# Bypass Guadalajara???



## chicois8 (Aug 8, 2009)

I need to travel from Tepic to Jocotepec, I would like to bypass GDL...I see 2 ways on the map:

1. come down 15, take the Periferico to the Colima exit Highway 54 to 35 then to Jocotepec.

2. come down 15, take Highway 70 towards Tala, driving the road towards Cruz Flores,then down to 35 and arriving at Jocotepec...

I really do not want to go via 15 to 23 Airport exit to Chapalla the around the lake to Jocotepec...Or maybe a round trip.........


----------



## RVGRINGO (May 16, 2007)

Choice #1 will put you into some nasty construction areas before Jocotopec.
Choice #2 is OK, but the Tala road is reported to be in poor condition.
So, you might find that taking the periferico, or even shooting right through Guadalajara by following the 'Aeropuerto & Chapala' signs the best approach.

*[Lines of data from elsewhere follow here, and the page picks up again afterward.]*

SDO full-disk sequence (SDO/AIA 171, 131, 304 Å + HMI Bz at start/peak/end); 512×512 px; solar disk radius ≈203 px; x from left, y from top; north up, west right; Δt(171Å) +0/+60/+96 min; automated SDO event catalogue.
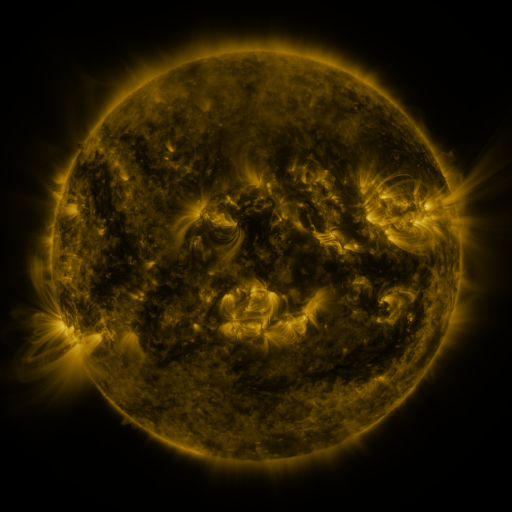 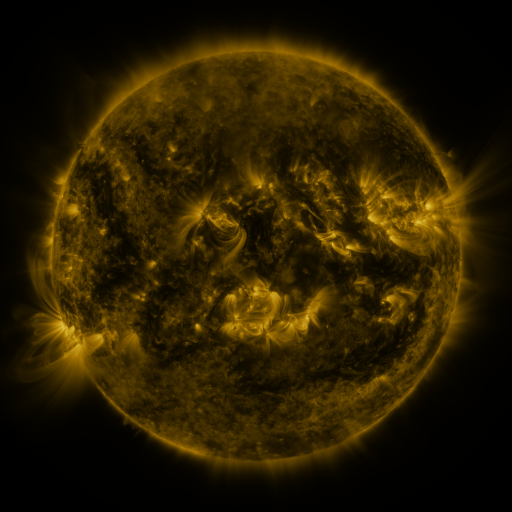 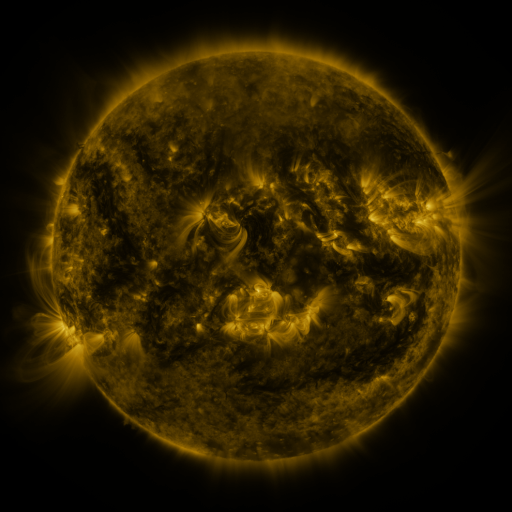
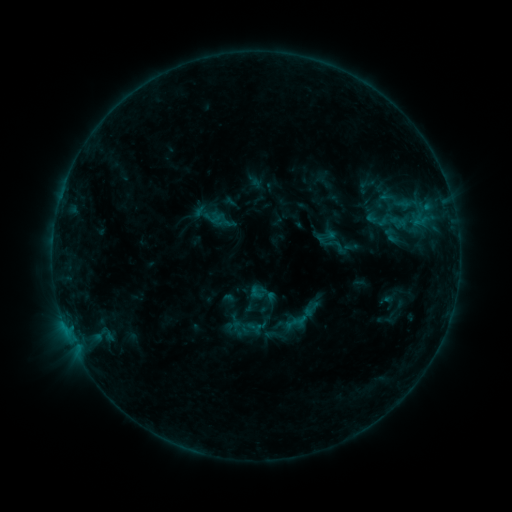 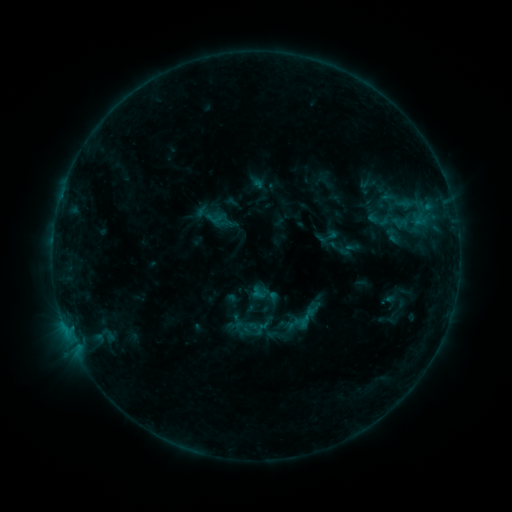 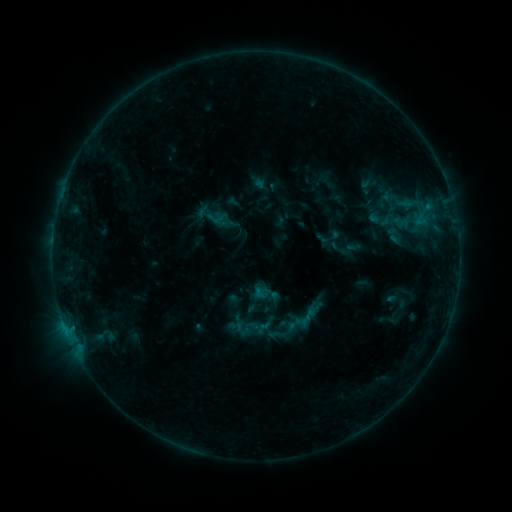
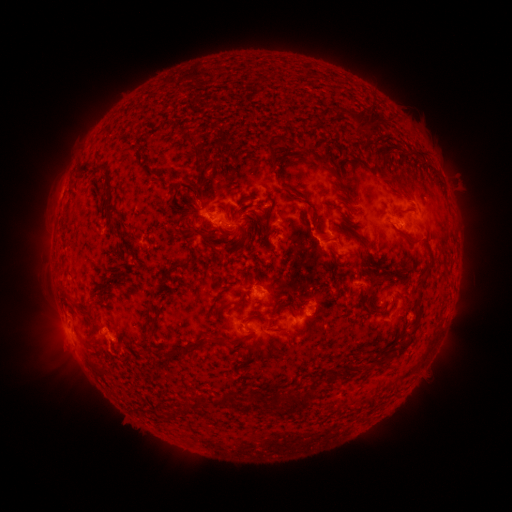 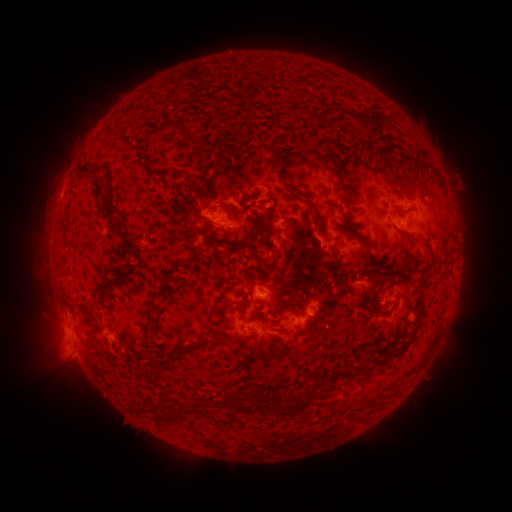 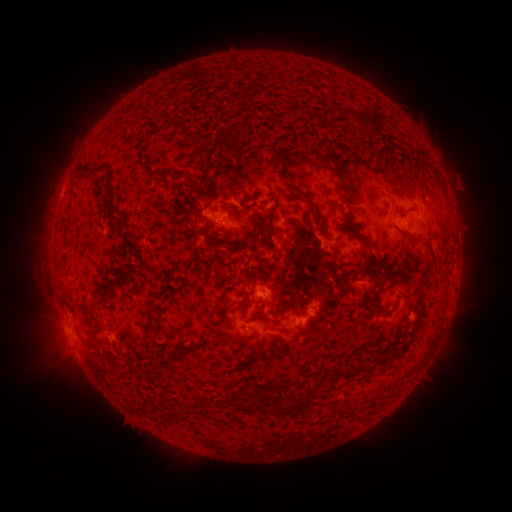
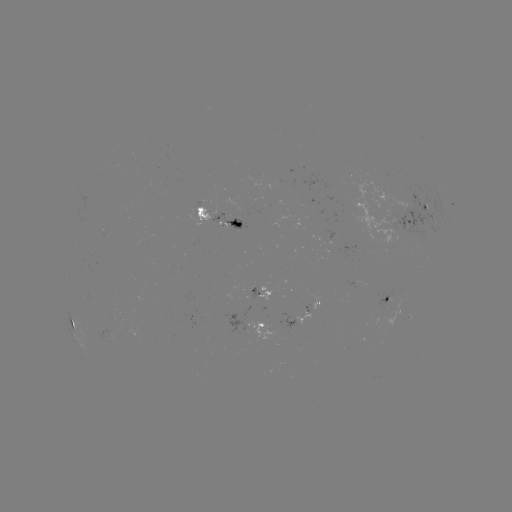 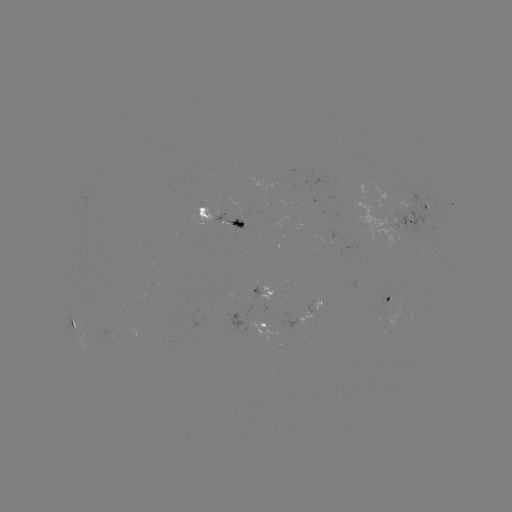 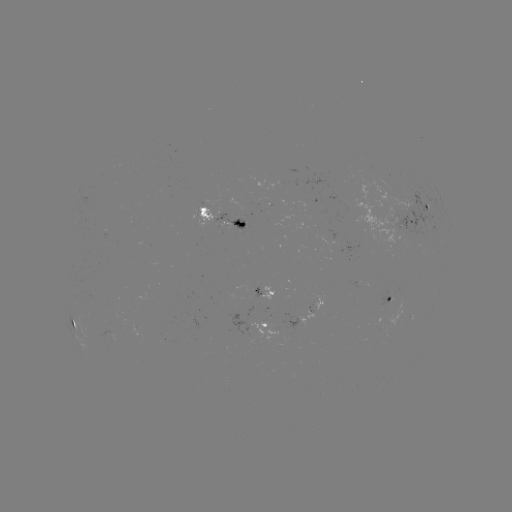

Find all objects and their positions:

There is a 'libramiento' from 23 to Ajijic, and Jocotopec is easy from there.
Enjoy your trip; whichever way you choose.


----------



## sparks (Jun 17, 2007)

I'm not sure where RV sees conctruction but probably not Lopez Mateos. From what I've heard the construction from hyway 54 to Joco is pretty much completed. But then it's been a little over a year since I've been there.

I've never used the Tala route so probably would go that way just to see it. Also heard there is an improved road thru that area somewhere.


----------



## johnmex (Nov 30, 2010)

The section from Tala to Lopez Mateos (54/80) is fine. I just traveled it a couple months ago. From Lopez Mateos to Joco? No idea, but it has to be faster than through Guadalajara and Chapala. Most of the gringos seem to use that route to get to the Costco...


----------